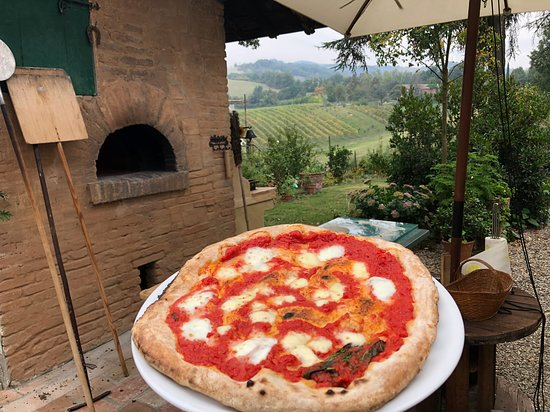 Albinea, إيطاليا: Pizza we made in this amazing place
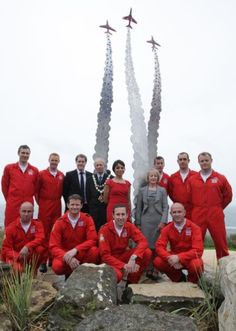 Red Arrows unveil permanent memorial to colleague Jon Egging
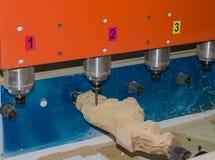 Maskin för Wood gravyr som specialiserar i mänsklig staty för gravyr, Buddhastaty, hemslöjder och antikt möblemang royaltyfria bilder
--
WHAT THE TASK ASKS ->
Pictures are to be left out; the rest of the listing should be printed exactly.

OUTPUT OF THE EXERCISE ->
 Albinea, إيطاليا: Pizza we made in this amazing place
 Red Arrows unveil permanent memorial to colleague Jon Egging
 Maskin för Wood gravyr som specialiserar i mänsklig staty för gravyr, Buddhastaty, hemslöjder och antikt möblemang royaltyfria bilder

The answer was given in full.